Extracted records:

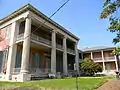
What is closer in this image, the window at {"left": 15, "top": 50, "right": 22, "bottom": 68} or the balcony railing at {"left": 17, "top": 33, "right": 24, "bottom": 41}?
the balcony railing at {"left": 17, "top": 33, "right": 24, "bottom": 41}

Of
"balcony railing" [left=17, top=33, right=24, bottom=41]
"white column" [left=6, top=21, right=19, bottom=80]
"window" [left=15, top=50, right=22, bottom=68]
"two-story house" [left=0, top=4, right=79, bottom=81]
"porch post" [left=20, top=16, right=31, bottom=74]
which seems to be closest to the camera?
"porch post" [left=20, top=16, right=31, bottom=74]

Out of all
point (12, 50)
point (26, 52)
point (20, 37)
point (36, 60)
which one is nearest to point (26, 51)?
point (26, 52)

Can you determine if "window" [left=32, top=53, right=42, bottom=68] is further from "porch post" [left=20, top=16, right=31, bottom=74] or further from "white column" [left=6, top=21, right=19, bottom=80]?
"porch post" [left=20, top=16, right=31, bottom=74]

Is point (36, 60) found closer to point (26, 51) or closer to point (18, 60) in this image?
point (18, 60)

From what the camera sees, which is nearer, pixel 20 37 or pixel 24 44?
pixel 24 44

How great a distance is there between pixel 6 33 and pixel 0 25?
2.78 metres

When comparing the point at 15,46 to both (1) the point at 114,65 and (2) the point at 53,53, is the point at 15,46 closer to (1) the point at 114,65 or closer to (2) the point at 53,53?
(2) the point at 53,53

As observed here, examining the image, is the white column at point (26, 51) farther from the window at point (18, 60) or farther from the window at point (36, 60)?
the window at point (36, 60)

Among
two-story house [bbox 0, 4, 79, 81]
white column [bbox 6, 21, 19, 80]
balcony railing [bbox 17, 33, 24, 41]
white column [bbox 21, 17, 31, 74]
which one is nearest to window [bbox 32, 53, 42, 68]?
two-story house [bbox 0, 4, 79, 81]

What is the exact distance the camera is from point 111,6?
6.62 metres

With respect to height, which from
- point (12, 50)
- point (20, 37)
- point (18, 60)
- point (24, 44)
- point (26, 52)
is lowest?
point (18, 60)

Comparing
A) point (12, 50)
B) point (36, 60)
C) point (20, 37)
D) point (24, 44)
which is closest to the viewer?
point (24, 44)

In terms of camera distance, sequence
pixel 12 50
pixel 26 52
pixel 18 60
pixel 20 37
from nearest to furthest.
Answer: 1. pixel 26 52
2. pixel 12 50
3. pixel 20 37
4. pixel 18 60

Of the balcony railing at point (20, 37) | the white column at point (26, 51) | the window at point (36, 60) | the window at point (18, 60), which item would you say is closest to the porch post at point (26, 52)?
the white column at point (26, 51)
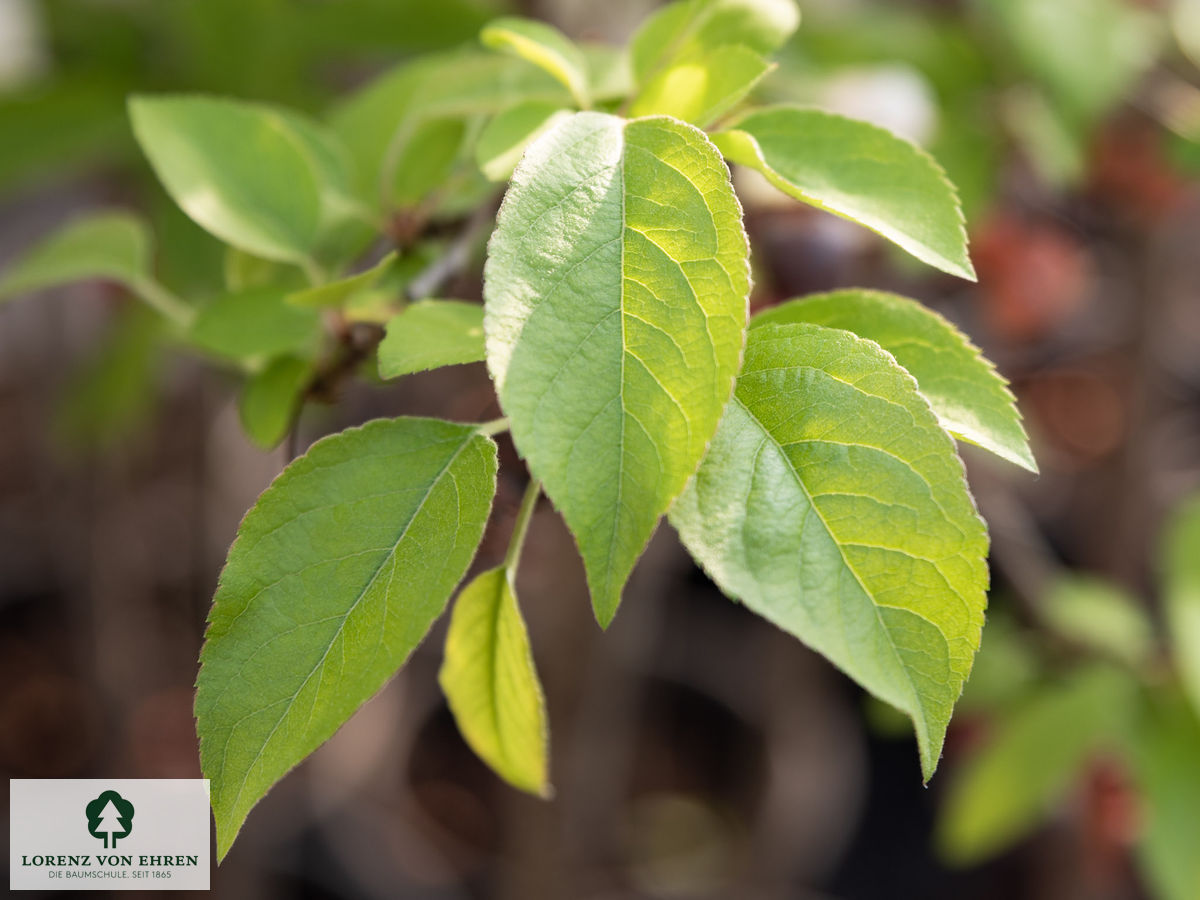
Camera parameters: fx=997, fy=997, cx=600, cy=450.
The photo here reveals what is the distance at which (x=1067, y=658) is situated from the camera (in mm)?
757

◆ EXERCISE DETAILS: Please rewrite all the records above, substituting "closest" for every "nearest" and changing nothing else. Leave the pictures out of your answer.

◆ RESPONSE BELOW:
What is closer in this image, the window at {"left": 15, "top": 50, "right": 22, "bottom": 68} or the balcony railing at {"left": 17, "top": 33, "right": 24, "bottom": 41}?
the balcony railing at {"left": 17, "top": 33, "right": 24, "bottom": 41}

Of
"balcony railing" [left=17, top=33, right=24, bottom=41]
"white column" [left=6, top=21, right=19, bottom=80]
"window" [left=15, top=50, right=22, bottom=68]
"two-story house" [left=0, top=4, right=79, bottom=81]
"porch post" [left=20, top=16, right=31, bottom=74]
which seems to be closest to the camera?
"porch post" [left=20, top=16, right=31, bottom=74]

Out of all
point (12, 50)
point (26, 52)
point (20, 37)
point (36, 60)
which one is closest to point (26, 51)?
point (26, 52)

Can you determine if "window" [left=32, top=53, right=42, bottom=68] is further from "porch post" [left=20, top=16, right=31, bottom=74] or further from "white column" [left=6, top=21, right=19, bottom=80]?
"porch post" [left=20, top=16, right=31, bottom=74]

Is point (36, 60) found closer to point (26, 51) or closer to point (18, 60) in this image?
point (18, 60)

From what the camera sees, which is nearer, pixel 20 37 or pixel 24 44?
pixel 24 44

How great a distance is there between pixel 6 33 and pixel 0 25?
2.78 metres

When comparing the point at 15,46 to both (1) the point at 114,65 and (2) the point at 53,53, is the point at 15,46 closer to (1) the point at 114,65 or closer to (2) the point at 53,53?
(2) the point at 53,53

As observed here, examining the image, is the white column at point (26, 51) farther from the window at point (18, 60) or farther from the window at point (36, 60)?
the window at point (36, 60)

Among
two-story house [bbox 0, 4, 79, 81]
white column [bbox 6, 21, 19, 80]
balcony railing [bbox 17, 33, 24, 41]
white column [bbox 21, 17, 31, 74]
which one is closest to window [bbox 32, 53, 42, 68]?
two-story house [bbox 0, 4, 79, 81]

What is the exact distance the camera is from point 111,6?
6.62 metres

With respect to height, which from
- point (12, 50)
- point (20, 37)
- point (18, 60)
- point (24, 44)
- point (26, 52)
is lowest?
point (18, 60)

Comparing
A) point (12, 50)
B) point (36, 60)
C) point (20, 37)
D) point (24, 44)
which is closest to the viewer?
point (24, 44)

In terms of camera distance, sequence
pixel 12 50
pixel 26 52
pixel 18 60
pixel 20 37
from closest to furthest.
Answer: 1. pixel 26 52
2. pixel 12 50
3. pixel 20 37
4. pixel 18 60

Of the balcony railing at point (20, 37) | the white column at point (26, 51) | the window at point (36, 60) | the window at point (18, 60), which item would you say is closest to the porch post at point (26, 52)?
the white column at point (26, 51)
Camera parameters: fx=997, fy=997, cx=600, cy=450.
The photo here reveals what is the distance at which (x=1067, y=658) is situated from the camera (in mm)?
757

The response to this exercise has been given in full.